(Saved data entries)
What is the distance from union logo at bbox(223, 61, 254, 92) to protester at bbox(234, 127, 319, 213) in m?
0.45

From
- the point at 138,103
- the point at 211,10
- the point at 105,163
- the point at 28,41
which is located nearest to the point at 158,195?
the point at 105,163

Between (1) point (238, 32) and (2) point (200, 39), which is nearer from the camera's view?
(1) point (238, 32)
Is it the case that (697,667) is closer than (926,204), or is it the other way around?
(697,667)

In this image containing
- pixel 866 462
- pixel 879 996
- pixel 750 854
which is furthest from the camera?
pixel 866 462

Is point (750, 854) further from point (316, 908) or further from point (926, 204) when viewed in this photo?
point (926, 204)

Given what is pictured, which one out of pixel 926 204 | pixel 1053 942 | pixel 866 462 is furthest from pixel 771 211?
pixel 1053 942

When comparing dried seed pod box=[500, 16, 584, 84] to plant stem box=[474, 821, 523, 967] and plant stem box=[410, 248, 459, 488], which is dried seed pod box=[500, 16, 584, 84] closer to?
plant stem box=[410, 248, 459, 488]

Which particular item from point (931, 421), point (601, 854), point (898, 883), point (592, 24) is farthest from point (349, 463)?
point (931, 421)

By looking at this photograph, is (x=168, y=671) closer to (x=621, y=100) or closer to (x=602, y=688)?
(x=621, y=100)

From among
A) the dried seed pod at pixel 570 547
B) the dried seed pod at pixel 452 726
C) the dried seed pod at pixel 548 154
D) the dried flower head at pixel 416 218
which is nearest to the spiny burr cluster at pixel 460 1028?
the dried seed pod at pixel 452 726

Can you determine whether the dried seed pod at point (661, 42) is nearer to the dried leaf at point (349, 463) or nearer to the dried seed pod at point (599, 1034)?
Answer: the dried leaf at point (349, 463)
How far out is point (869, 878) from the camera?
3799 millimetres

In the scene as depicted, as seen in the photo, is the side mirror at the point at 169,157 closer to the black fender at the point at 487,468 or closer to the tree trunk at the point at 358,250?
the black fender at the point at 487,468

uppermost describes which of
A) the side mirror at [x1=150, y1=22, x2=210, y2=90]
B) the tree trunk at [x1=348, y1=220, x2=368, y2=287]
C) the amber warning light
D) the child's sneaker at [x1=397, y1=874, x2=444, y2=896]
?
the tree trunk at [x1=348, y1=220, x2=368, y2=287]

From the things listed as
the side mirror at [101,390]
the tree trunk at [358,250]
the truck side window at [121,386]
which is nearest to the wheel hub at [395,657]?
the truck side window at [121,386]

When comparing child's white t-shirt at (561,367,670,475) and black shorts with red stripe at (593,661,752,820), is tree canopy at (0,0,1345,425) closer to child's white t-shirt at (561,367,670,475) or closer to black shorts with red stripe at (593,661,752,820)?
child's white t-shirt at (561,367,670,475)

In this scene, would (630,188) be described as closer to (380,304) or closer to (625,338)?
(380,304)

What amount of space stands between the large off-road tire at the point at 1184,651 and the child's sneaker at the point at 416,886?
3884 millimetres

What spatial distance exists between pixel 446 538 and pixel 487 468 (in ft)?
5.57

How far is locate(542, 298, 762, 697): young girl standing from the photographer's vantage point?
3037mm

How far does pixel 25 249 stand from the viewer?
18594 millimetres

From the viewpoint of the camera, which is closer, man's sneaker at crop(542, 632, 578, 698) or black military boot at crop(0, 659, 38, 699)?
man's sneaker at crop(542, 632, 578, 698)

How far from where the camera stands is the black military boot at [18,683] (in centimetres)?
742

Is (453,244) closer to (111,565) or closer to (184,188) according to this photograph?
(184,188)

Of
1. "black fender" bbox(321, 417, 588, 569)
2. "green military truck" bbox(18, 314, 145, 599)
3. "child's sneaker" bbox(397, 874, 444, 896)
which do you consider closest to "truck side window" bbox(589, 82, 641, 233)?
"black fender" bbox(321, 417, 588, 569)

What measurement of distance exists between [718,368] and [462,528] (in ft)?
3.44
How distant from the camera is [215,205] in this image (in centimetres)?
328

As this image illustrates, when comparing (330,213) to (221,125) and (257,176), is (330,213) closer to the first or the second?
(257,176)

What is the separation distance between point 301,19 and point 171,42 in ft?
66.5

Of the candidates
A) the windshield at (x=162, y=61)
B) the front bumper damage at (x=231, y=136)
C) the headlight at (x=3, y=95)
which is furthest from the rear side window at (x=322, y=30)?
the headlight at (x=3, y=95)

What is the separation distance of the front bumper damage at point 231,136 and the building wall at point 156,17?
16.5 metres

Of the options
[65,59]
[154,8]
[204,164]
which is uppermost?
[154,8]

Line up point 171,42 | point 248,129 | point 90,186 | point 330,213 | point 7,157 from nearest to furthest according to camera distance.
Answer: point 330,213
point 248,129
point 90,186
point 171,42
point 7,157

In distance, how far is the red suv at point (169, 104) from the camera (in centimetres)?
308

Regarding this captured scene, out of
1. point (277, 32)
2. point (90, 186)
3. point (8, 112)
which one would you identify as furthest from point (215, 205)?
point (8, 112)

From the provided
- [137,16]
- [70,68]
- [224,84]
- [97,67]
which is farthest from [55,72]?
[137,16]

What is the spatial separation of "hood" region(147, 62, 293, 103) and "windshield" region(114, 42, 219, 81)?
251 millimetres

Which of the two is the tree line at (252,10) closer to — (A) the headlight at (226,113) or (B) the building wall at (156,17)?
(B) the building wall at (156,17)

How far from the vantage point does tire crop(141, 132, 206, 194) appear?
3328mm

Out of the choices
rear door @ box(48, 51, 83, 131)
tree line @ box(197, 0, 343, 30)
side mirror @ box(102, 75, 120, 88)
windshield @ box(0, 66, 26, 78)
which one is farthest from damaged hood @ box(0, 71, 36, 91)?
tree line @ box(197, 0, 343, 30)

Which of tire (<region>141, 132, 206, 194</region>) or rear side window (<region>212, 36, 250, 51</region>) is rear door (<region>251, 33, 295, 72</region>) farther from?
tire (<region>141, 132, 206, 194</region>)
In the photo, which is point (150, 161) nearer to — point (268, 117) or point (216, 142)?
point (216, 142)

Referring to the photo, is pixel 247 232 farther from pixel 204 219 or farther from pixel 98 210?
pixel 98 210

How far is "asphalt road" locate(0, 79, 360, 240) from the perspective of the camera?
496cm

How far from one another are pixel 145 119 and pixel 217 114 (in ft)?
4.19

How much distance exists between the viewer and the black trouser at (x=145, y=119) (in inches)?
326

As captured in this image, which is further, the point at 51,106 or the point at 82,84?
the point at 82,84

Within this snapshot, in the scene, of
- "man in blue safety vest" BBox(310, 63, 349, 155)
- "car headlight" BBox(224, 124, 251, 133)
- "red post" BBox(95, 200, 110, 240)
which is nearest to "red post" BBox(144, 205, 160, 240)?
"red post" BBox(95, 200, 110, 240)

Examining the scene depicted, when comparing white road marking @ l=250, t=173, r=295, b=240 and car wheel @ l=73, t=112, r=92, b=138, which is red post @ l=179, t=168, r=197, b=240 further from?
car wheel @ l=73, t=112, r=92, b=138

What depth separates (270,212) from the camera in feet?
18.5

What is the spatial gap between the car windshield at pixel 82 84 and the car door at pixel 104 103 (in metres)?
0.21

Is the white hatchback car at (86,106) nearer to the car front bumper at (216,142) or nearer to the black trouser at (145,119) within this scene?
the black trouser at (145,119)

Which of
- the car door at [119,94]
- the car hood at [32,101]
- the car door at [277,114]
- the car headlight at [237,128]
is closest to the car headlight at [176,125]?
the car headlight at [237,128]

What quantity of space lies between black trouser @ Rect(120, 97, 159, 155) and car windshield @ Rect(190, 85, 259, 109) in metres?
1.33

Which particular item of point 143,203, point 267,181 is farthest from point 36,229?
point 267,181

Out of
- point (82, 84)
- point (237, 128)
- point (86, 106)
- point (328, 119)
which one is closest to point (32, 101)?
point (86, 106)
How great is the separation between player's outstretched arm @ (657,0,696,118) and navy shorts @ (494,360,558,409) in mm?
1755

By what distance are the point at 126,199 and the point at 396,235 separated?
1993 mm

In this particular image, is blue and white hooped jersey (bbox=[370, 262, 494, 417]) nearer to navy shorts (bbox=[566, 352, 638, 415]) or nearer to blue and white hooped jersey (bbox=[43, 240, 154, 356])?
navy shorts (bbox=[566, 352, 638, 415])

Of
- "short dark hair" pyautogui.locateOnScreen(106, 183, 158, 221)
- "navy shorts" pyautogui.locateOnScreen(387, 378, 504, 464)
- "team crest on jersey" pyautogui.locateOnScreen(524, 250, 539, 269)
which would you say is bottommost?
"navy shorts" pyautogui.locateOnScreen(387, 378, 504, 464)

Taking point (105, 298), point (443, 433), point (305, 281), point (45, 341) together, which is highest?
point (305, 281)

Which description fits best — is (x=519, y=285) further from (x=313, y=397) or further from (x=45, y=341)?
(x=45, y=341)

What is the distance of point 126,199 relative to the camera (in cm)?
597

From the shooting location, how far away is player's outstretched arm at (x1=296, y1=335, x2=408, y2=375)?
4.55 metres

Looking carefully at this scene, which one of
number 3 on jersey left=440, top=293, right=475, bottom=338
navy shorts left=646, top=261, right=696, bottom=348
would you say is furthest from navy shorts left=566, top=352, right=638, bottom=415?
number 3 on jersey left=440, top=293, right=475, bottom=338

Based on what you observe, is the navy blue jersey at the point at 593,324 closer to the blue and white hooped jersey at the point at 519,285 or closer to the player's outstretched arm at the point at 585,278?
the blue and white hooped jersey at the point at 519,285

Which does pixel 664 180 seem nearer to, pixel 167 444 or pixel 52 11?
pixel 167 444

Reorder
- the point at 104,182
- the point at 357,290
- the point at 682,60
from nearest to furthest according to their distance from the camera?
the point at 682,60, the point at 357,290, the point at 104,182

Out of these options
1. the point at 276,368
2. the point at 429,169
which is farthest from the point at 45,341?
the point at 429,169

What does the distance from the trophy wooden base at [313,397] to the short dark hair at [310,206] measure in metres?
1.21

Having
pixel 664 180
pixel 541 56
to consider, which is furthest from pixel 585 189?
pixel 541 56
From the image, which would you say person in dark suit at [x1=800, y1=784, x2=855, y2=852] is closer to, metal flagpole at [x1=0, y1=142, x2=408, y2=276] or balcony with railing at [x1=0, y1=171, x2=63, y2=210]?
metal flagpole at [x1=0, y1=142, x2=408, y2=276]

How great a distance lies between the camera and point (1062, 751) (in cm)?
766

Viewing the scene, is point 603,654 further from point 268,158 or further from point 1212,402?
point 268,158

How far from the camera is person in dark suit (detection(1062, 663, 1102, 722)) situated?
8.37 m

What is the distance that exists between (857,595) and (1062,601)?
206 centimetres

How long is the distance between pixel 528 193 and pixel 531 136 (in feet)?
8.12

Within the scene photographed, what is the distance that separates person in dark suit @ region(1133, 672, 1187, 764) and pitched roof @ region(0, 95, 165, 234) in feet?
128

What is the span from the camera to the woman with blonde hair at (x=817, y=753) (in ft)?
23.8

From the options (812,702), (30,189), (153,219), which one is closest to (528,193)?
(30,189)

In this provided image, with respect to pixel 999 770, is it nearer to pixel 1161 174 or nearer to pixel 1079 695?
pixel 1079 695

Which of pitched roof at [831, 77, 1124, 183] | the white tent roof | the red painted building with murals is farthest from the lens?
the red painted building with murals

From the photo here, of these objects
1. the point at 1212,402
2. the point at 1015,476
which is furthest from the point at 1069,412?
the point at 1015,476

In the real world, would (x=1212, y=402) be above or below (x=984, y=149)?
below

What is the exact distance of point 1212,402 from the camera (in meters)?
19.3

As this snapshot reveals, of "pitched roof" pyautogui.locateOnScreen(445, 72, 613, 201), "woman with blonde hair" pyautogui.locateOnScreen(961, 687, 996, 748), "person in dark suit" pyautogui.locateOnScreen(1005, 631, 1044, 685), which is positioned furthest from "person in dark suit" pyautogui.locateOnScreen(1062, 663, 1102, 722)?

Problem to solve: Please locate each line in the entries above that contains the string "painted" and copy those lines out. Case must match.

Answer in full:
Which of pitched roof at [831, 77, 1124, 183] | the white tent roof | the red painted building with murals is farthest from the lens?
the red painted building with murals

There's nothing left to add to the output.